━━ 本文 ━━

ここでは、企業が取り組める施策を6つに分けて見ていきましょう。
利用できる制度や仕組みを知らせる
先ほども参照した厚生労働省の委託調査「令和3年度仕事と介護の両立等に関する実態把握のための調査研究事業」では、介護離職に至った対象者のうち、実に6割強が「介護休業制度を利用したかった」4割強が「介護休暇制度を利用したかった」と回答しています。また、介護休業・介護休暇を利用しなかった理由としては、「勤務先に介護休業・介護休暇制度が整備されていない」「勤務先の介護休業・介護休暇制度を知らない」という回答が高い割合を占めています。
回答結果からは、勤務先の介護休業や介護休暇制度を利用できれば、介護離職に至らなかったケースも十分に多いと考えられるでしょう。つまり、企業が介護にあたって利用できる制度をきちんと整備すれば、やむを得ない介護離職の予防につながるということです。
そのためには、介護休業を取得しやすい職場風土をつくることも大切な取り組みとなります。具体的には、「介護休業や介護休暇の仕組みをわかりやすく周知する」「申請プロセスをシンプルにする」「業務を効率化して人員にゆとりを持たせる」といった施策を行うことが重要です。
(参照:厚生労働省委託調査『令和3年度仕事と介護の両立等に関する実態把握のための調査研究事業 労働者調査 結果の概要 』)
働き方の見直しを行う
介護離職を避けるためには、多様な働き方が実現できるような仕組みを整えることも大切です。また、育児・介護休業法の第23条では、家族の介護を抱える労働者に向けた連続する3年間以上の期間における「所定労働時間の短縮等の措置」が事業主に義務付けられています。
所定労働時間の短縮等の措置とは、具体的に次のようなものが挙げられます。
所定労働時間の短縮等の措置の具体例
・時短勤務
・フレックスタイム制度
・時差出勤
・介護サービス費用の助成
事業主は介護のための制度として、上記の制度もしくはこれに準ずる制度のいずれかを設ける必要があるとされています。これらはいずれも、働き方の柔軟性を高めるのに効果的なアプローチです。
自社の従業員のニーズに合わせて、これらの制度を組み合わせることで、介護と仕事との両立を考えてもらいやすくなるでしょう。さらに、介護のための制度が充実すれば、出産・育児を控える若手の従業員にとっても魅力的な職場づくりを実現できます。
結果的に社内全体の定着率を高めることにもつながるので、積極的に取り組んでいく姿勢が重要です。
社内で情報を共有しておく
介護休業や介護休暇を利用しやすい風土をつくるためには、日ごろから社内コミュニケーションの活性化に力を入れることも大切です。介護に関する問題には、どうしても家庭内の事情が含まれるため、あまり気軽に相談できるテーマとはいえません。

━━━
━━ 資料一覧 ━━

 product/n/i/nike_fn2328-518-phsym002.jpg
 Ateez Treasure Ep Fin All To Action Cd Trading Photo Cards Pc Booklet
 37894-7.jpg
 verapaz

━━━
━━ 資料一覧 ━━

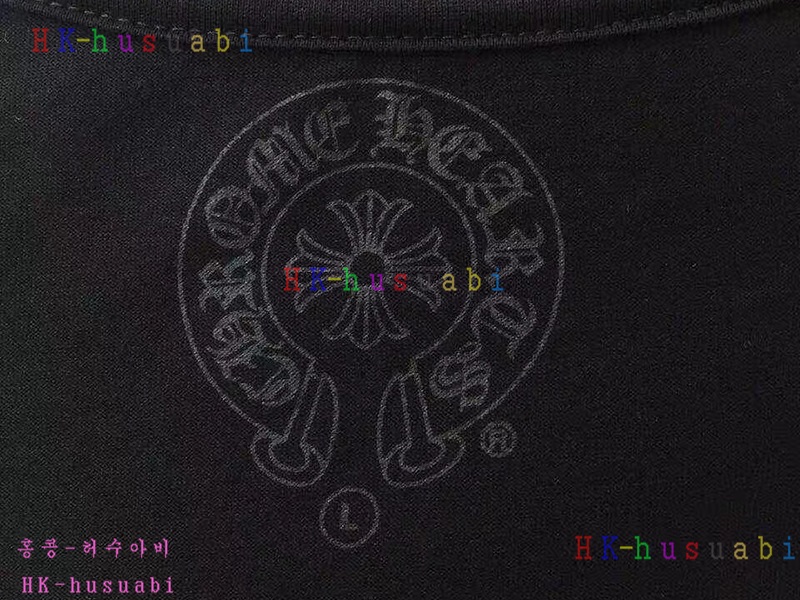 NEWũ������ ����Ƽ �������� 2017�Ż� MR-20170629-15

━━━
━━ 資料一覧 ━━

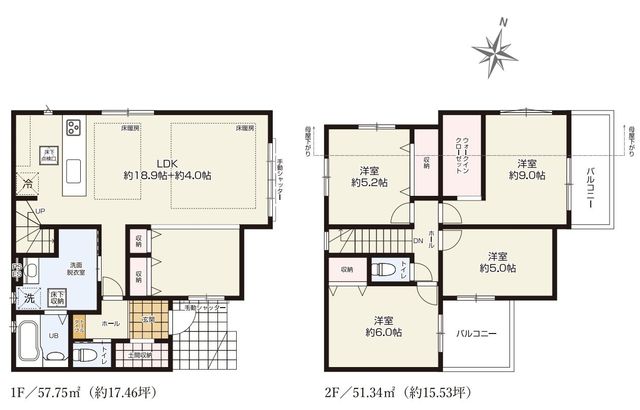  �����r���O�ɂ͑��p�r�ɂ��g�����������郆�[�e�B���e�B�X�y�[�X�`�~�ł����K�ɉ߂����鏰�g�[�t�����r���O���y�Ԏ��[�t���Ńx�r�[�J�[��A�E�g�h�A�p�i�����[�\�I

━━━

練習問題:
[1] 介護離職対策の文章のうち、「利用できる制度や仕組みを知らせる」から「た施策を行うことが重要です。」までの部分（両端を含む）を、「職場風土」を「職場環境」に差し替えて書き直してください。
[2] 次の(a)〜(c)がそれぞれ介護離職対策の文章の内容と合っているかを「はい」か「いいえ」で答え、判断の決め手となる文章中の語句をそのまま引用すること。
(a) 介護離職に至った対象者の6割強が、介護休業制度を利用したかったと回答している。
(b) 育児・介護休業法の第23条は、連続する1年間の所定労働時間の短縮等の措置を事業主に義務付けている。
(c) 介護のための制度が充実すると、若手の従業員にとっても魅力的な職場づくりにつながる。
[3] 介護離職対策の文章の最後の文に続けて、その先を書き進めること。

解答例:
[1]
利用できる制度や仕組みを知らせる
先ほども参照した厚生労働省の委託調査「令和3年度仕事と介護の両立等に関する実態把握のための調査研究事業」では、介護離職に至った対象者のうち、実に6割強が「介護休業制度を利用したかった」4割強が「介護休暇制度を利用したかった」と回答しています。また、介護休業・介護休暇を利用しなかった理由としては、「勤務先に介護休業・介護休暇制度が整備されていない」「勤務先の介護休業・介護休暇制度を知らない」という回答が高い割合を占めています。
回答結果からは、勤務先の介護休業や介護休暇制度を利用できれば、介護離職に至らなかったケースも十分に多いと考えられるでしょう。つまり、企業が介護にあたって利用できる制度をきちんと整備すれば、やむを得ない介護離職の予防につながるということです。
そのためには、介護休業を取得しやすい職場環境をつくることも大切な取り組みとなります。具体的には、「介護休業や介護休暇の仕組みをわかりやすく周知する」「申請プロセスをシンプルにする」「業務を効率化して人員にゆとりを持たせる」といった施策を行うことが重要です。

[2]
(a) はい。「実に6割強が「介護休業制度を利用したかった」」
(b) いいえ。「連続する3年間以上の期間における「所定労働時間の短縮等の措置」が事業主に義務付けられています」
(c) はい。「出産・育児を控える若手の従業員にとっても魅力的な職場づくりを実現できます」

[3]
社内の信頼関係が十分に構築されていなければ、介護の悩みを誰にも打ち明けられず、知らず知らずのうちに離職を選択してしまうという可能性もあります。介護離職を防ぐためには、普段から人間関係に気を配り、すぐに相談できるような環境を整えておくことが重要なのです。
そのためには、上司による定期的な1on1ミーティングを実施したり、社内で介護に関する制度について話し合いの場を設けたりするのが効果的です。日ごろから丁寧に情報を共有しておくことで、実際に介護が必要になったときでも安心して相談できるようになります。
相談窓口を設ける
介護休業や介護休暇の取得が難しい理由には、「チームに迷惑をかけてしまうのではないか」という不安も大きく関係しています。自身が休みを取得すれば、身近な相手に業務の負荷が集中してしまうため、誰にも相談できないというケースは少なくありません。
そこで、社内に第三者的な立場としての相談窓口を設けるのも有効な方法です。相談窓口があれば、人間関係のトラブルや日常業務への影響を気にする必要がなくなるため、直属の上司には言いにくいことも打ち明けやすくなります。そして、相談窓口が第三者の立場として介護休業の取得を勧めれば、申請への心理的なハードルは下がるでしょう。
企業内で窓口を設けるのが難しい場合は、外部サービスを利用してみるのも一つの方法です。外部の介護相談サービスは、会社を通さずに相談ができるため、従業員も比較的に利用しやすいのが特徴です。
なかには、介護離職の防止を専門として扱う企業もあります。介護離職防止対策アドバイザーなどの有資格者が、プロの目線で相談に応じてくれるので、個別の具体的な悩みにも対応できるのがメリットです。
助成金を活用する
介護離職を予防するうえでは、国が用意している「両立支援等助成金」を活用するのも有効な方法です。両立支援等助成金の「介護離職防止支援コース」では、介護離職防止のための適切な支援を行う中小企業事業主に対し、一定の条件を満たすことで助成金が支給される仕組みとなっています。
この制度を利用するためには、「従業員との面談と介護支援プランの作成」「条件に適応した介護休業の取得実現」「介護支援プランに基づく介護両立支援制度の実現」などの条件を満たす必要があります。要件をクリアしたうえで期限内に申請を行えば、「介護休業」では休業取得時・職場復帰時に28.5万円(生産性要件を満たした場合は36万円)、「介護両立支援制度」では28.5万円(生産性要件を満たした場合は36万円)が支給されます。
1事業主につき、1年度5人まで利用可能となっているため、この制度を活用して社内の仕組みを整えるのもよいでしょう。
メンタルヘルスのケアを行う
介護との両立に取り組む従業員をサポートするには、ハード面の整備だけでなくソフト面からの支援も丁寧に行う必要があります。どれだけ環境が整備されても、両立による精神的な負担は生じるため、メンタルヘルスのケアにも目を向けておくことが肝心です。
具体的な取り組みとしては、「ストレスチェックの活用」「相談窓口の設置」「メンタルヘルスに関するセミナーの実施」「外部相談サービスの利用」「社内コミュニケーションの活性化」などが挙げられます。ストレスチェックについては、常時雇用される労働者が50人以上の事業場では実施が義務化されているものの、それ未満の規模の事業所ではあくまで努力義務とされています。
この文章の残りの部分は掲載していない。